Marking 200 posts, I reflect on writing, mortality, retirement, and the quiet joy of inquiry in a world overflowing with words.


We write to taste life twice, in the moment and in retrospect — Anaïs Nin

Arun Kumar

Summary: A contemplative reflection marking 200 posts, this essay explores writing as a practice of presence, adaptation, and inquiry. From evolution and mortality to retirement and pickleball, it traces a journey of thought shaped by time affluence, existential curiosity to keep asking deeper questions.

My first post on Medium was published on August 1, 2021, titled I have something to say, would you be interested?” It emerged from a quiet contemplation: in an age of the internet and practically infinite content, how does one’s voice find its place?

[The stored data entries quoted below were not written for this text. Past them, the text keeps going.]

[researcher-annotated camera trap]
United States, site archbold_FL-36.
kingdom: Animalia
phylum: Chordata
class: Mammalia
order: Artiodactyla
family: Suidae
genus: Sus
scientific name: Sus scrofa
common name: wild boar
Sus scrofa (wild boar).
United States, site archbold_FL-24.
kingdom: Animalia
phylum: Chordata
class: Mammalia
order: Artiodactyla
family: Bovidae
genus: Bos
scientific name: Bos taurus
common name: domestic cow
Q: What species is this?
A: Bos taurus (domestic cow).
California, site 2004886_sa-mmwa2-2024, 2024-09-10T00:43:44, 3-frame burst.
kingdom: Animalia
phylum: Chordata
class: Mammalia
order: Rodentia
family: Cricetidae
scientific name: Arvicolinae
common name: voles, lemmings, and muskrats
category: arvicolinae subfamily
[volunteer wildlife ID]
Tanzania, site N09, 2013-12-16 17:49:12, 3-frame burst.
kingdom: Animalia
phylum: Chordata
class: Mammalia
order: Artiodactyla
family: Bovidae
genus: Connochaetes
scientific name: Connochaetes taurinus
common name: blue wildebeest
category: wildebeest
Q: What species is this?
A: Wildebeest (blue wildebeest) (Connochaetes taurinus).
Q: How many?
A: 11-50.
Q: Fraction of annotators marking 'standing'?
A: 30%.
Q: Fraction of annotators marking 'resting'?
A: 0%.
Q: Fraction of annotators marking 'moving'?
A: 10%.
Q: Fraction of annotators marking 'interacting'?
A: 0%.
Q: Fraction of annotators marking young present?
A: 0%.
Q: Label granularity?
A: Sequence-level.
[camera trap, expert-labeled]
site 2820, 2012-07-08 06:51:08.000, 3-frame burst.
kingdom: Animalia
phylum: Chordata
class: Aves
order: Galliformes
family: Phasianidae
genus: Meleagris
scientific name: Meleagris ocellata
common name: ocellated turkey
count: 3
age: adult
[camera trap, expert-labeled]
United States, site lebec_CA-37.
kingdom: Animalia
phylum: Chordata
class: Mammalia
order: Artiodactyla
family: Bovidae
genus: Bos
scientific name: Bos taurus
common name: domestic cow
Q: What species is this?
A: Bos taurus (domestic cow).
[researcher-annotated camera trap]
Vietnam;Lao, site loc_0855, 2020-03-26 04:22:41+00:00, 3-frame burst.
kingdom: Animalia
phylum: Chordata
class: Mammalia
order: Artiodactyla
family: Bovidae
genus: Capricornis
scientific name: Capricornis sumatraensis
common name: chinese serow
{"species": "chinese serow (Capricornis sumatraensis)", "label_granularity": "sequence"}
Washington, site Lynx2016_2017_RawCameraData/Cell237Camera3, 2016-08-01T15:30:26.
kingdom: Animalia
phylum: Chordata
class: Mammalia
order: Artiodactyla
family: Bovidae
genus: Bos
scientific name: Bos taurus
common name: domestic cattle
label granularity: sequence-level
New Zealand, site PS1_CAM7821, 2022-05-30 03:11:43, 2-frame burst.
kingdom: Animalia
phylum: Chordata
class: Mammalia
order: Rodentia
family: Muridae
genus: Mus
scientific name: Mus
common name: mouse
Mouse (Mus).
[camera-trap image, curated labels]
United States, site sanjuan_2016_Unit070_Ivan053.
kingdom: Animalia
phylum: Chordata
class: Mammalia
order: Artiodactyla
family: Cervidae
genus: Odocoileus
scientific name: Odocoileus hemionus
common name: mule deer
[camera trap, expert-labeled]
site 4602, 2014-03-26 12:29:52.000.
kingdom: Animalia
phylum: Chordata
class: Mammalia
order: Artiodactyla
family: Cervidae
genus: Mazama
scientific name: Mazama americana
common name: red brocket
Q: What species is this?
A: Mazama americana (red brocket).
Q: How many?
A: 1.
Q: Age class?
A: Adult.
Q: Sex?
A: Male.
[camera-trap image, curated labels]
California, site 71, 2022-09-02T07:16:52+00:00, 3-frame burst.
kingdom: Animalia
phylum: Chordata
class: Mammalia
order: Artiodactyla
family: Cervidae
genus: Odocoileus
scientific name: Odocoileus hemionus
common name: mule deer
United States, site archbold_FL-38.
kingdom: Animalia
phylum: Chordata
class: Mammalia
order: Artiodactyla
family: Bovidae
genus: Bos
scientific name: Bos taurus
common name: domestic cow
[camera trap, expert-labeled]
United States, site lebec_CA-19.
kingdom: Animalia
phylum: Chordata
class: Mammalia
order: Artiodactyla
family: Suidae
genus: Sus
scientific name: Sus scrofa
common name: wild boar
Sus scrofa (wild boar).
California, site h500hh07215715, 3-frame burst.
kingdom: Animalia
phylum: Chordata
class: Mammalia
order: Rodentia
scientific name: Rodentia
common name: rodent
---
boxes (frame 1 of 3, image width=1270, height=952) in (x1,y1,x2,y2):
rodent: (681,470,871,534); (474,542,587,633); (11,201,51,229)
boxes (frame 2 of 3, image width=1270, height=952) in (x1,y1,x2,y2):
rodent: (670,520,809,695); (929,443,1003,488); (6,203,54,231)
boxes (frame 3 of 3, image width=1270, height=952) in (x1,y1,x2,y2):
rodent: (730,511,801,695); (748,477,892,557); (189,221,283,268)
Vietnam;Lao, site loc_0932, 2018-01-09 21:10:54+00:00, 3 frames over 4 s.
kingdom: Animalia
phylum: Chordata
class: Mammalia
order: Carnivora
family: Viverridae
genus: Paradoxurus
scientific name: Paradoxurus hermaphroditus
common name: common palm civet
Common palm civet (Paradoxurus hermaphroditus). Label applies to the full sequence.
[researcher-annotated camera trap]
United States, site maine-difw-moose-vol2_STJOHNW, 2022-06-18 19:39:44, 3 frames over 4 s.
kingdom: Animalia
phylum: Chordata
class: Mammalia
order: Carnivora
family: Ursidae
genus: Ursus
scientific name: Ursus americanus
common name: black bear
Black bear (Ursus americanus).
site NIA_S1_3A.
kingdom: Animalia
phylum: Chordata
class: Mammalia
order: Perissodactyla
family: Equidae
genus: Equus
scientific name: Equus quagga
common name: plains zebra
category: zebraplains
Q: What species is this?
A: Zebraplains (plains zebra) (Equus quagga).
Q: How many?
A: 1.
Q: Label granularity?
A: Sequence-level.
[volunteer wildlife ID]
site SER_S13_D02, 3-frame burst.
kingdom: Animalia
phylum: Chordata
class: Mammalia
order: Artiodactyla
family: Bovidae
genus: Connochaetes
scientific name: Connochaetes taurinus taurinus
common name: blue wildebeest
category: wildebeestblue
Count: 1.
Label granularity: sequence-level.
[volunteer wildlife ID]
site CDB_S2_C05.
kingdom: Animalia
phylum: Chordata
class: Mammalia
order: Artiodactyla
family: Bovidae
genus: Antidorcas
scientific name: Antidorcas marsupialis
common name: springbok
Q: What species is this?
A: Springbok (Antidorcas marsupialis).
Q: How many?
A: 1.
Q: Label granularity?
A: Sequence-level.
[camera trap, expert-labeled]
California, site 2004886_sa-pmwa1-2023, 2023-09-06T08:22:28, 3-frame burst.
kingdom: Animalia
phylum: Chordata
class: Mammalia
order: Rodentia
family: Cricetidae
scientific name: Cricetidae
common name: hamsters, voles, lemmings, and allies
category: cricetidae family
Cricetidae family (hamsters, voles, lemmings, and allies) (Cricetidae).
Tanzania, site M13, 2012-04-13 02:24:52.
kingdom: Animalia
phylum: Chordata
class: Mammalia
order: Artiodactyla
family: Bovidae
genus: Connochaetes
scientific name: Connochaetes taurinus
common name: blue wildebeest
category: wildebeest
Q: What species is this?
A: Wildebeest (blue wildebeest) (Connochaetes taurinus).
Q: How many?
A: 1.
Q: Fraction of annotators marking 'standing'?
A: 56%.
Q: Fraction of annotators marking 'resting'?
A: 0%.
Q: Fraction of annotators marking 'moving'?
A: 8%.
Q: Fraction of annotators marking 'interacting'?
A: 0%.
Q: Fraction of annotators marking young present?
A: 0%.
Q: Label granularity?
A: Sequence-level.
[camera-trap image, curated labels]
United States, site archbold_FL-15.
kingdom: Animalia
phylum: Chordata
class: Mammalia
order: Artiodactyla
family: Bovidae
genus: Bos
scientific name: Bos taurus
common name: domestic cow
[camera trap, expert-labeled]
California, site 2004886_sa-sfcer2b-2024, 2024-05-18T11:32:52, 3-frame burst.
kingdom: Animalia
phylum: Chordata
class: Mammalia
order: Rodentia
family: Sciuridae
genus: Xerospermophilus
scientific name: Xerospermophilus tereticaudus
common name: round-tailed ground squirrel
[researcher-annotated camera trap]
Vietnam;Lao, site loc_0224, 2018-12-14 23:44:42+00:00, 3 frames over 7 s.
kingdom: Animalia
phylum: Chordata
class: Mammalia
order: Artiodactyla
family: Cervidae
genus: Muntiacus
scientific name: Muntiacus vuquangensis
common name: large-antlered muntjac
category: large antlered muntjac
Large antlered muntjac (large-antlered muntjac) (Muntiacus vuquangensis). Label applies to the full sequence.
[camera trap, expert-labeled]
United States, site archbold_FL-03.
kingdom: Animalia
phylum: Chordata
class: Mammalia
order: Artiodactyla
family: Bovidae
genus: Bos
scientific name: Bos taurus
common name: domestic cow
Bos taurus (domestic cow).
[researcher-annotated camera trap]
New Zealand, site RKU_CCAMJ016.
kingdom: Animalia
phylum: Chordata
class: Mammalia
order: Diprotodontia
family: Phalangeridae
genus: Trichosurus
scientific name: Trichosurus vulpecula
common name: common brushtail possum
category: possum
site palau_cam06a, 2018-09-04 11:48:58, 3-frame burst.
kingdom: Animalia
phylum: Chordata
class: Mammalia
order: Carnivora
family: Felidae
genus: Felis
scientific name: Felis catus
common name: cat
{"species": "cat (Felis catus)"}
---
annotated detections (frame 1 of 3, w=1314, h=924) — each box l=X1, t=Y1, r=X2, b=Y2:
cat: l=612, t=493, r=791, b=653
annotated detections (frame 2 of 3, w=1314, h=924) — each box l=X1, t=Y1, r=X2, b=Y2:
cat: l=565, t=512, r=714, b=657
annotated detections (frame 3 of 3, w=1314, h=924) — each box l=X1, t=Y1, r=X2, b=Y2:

The web’s explosive growth has created a vast, ever-expanding universe of words — so wide that being found within it feels like a cosmically improbable event.

In that post, I questioned whether originality was still a prerequisite for resonance. Must every idea be new to matter? Or can recycled concepts, reframed, still strike a chord? I suggested that a blog post, like a supernova, does not need to be groundbreaking to illuminate. Its value lies in the moment it “flashes” into someone’s field of view — when its words, however familiar, feel freshly lit against the backdrop of their attention.

I concluded with a line that became my manifesto: “If the words [you write and post] flash through the right part of the internet sky that I look at, I am interested in what you have to say.” That sentence gave me permission not to be exceptional, but simply to write and offer my thoughts. And that was enough to begin. Since then, the journey has continued.

And today, on September 3rd, I mark my 200th post.

I am quite proud of having stayed the course — committed to posting at least once a week, with each article scheduled for Saturday at 10 a.m. Writing has become a steady companion, a definitive part of my portfolio of activities. It is self-sustaining, requiring no coordination with others, and as long as my cognitive faculties remain intact, it is something I can continue indefinitely (though, of course, there is the ultimate limit set by mortality).

Writing also serves as a kind of existential pivot. If physical pursuits like pickleball were ever to fall away due to injury or age, writing would remain — a durable backup, and perhaps even a primary engagement. It has given purpose and meaning to reading and deepened my commitment to continued learning.

Over the past year, the emergence of AI tools like ChatGPT and Copilot has made the learning process more fluid and accessible. They have become collaborators of sorts — sparring partners, sounding boards, and accelerants to thought.

Across these two hundred posts, a distinct cluster of themes has emerged, each orbiting the central questions of change, meaning, and the human condition. Evolution and the inevitability of biological emergence — natural selection, adaptation, and the architecture of the senses — have been recurring subjects, explored through the lenses of biology, psychology, and perception. Journaling has served as both method and mirror, capturing reflections on mortality, existential inquiry, and the transition into retirement. Philosophy threads through it all. sometimes solemn, sometimes playful. probing the contours of selfhood, time, and truth. Politics appears occasionally, reflecting what is currently going on. And humor, ever present, provides levity — a reminder that even amid meditative musings, the absurdity of life deserves its own space. Together, these themes trace a journey of change, aging, and the quiet passage of time.

At this stage of life, certain aspects of writing have become easier. I no longer feel tethered to metrics — likes, shares, or the need for fleeting validation. That said, I will admit: every now and then, a cue triggers a rush of dopamine, nudging me to check the stats. But that is okay. It is a gentle reminder that I am still human, still responsive to connection.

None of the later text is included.